#### [WHAT TO WORK ON]
The answer must be a single number: how many lines in the entries hold the string "scientific".

----

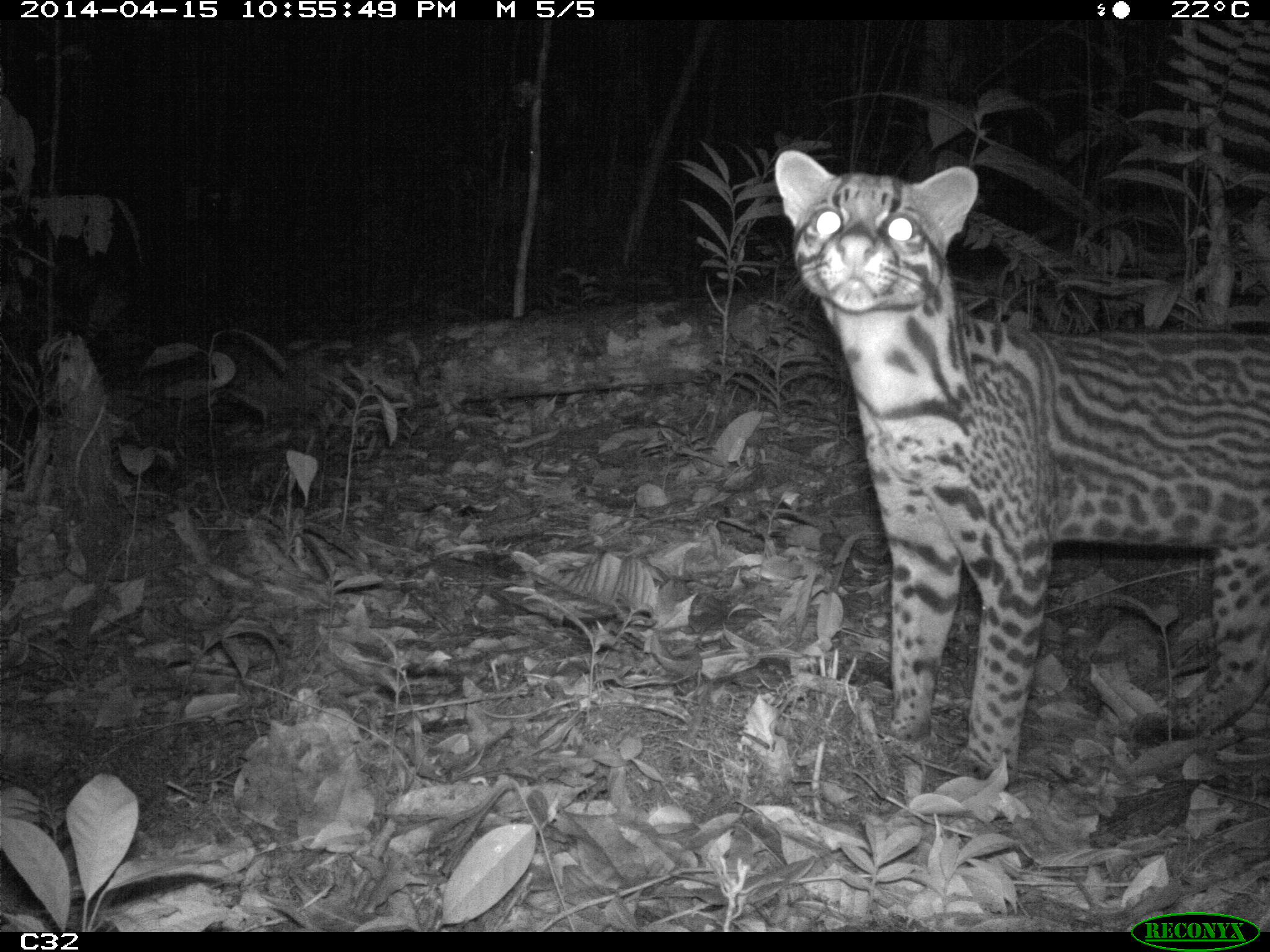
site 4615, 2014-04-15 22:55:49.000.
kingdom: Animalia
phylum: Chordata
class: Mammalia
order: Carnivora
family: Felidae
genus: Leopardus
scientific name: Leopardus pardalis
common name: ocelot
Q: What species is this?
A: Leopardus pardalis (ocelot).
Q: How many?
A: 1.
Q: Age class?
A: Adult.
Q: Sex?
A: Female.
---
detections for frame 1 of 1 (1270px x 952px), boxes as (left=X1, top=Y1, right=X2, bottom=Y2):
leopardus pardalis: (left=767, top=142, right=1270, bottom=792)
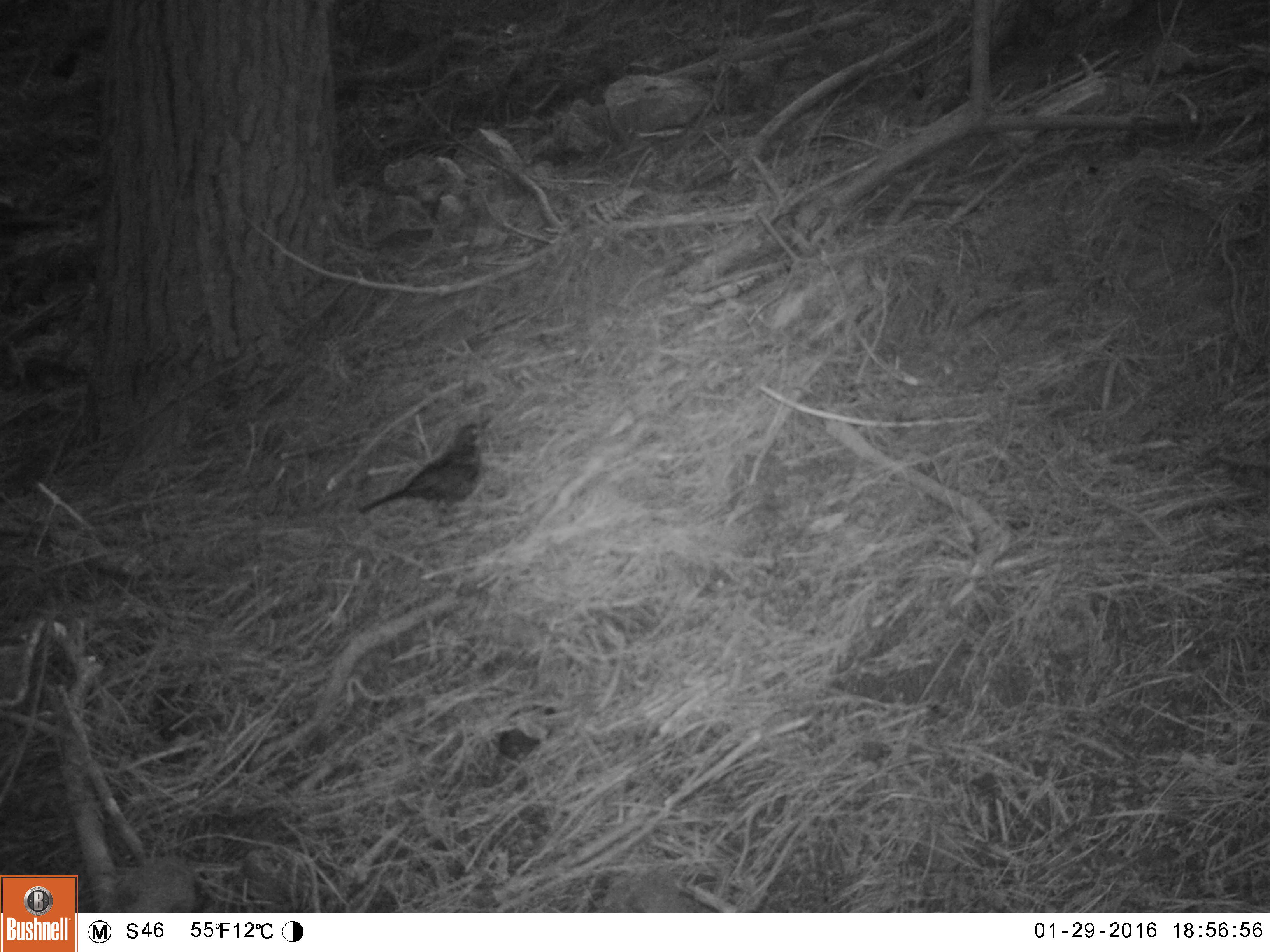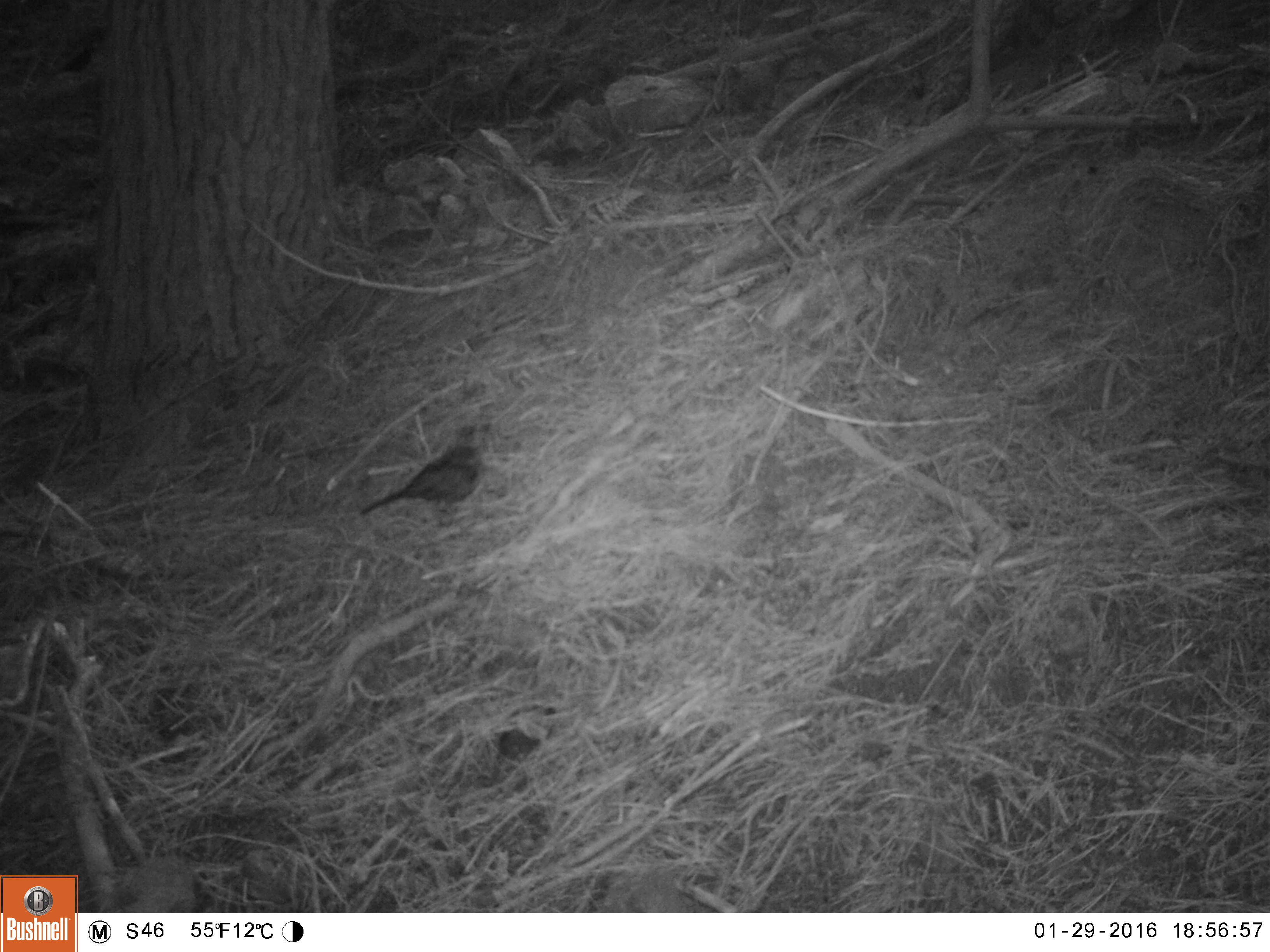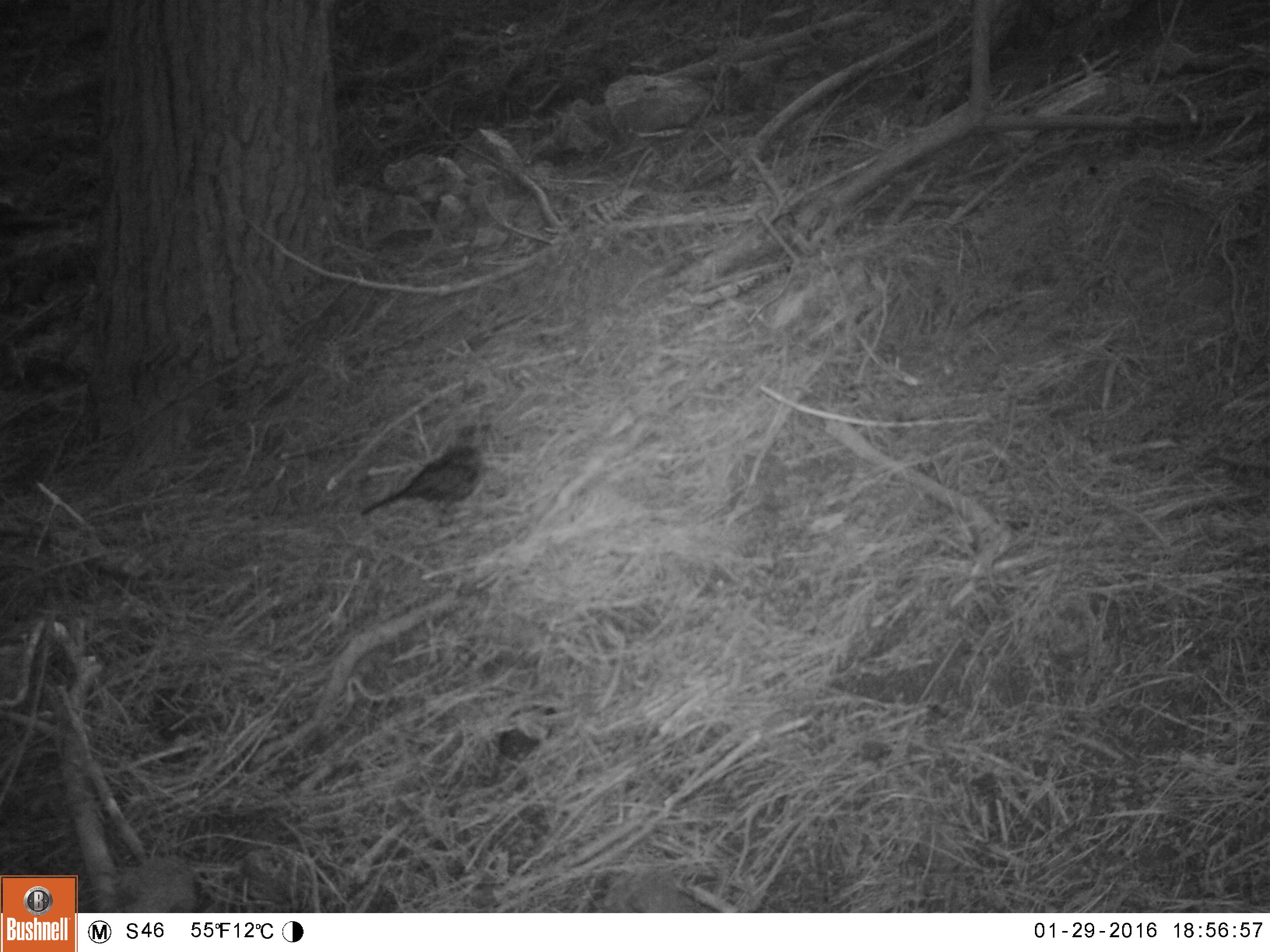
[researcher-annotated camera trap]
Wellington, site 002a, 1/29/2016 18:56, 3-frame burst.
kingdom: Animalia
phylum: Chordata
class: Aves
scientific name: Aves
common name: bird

----

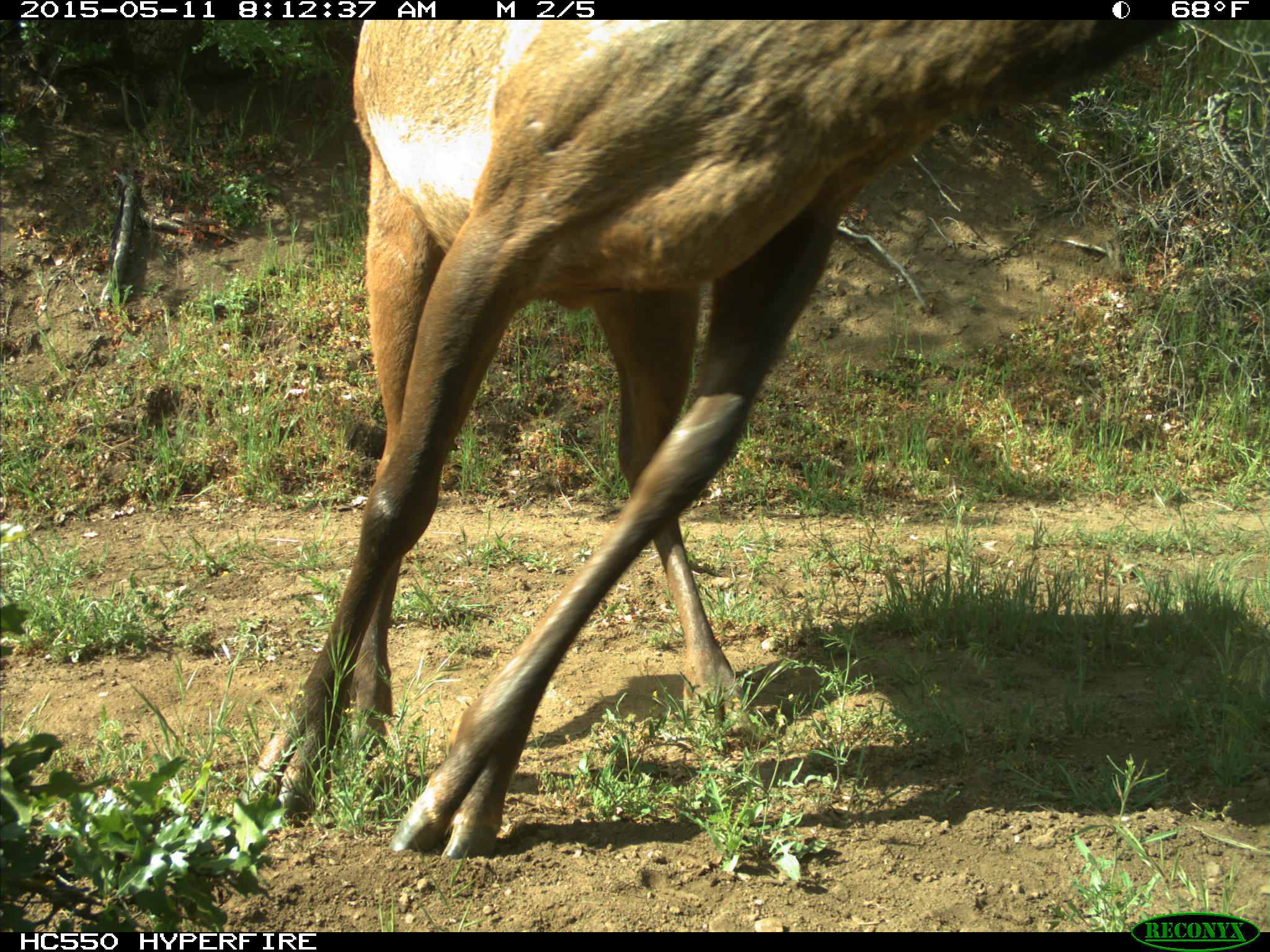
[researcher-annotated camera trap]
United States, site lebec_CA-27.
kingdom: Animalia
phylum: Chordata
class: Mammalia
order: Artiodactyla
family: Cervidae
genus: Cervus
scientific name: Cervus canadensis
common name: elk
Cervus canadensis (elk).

----

#### [COMPLETED TASK]
3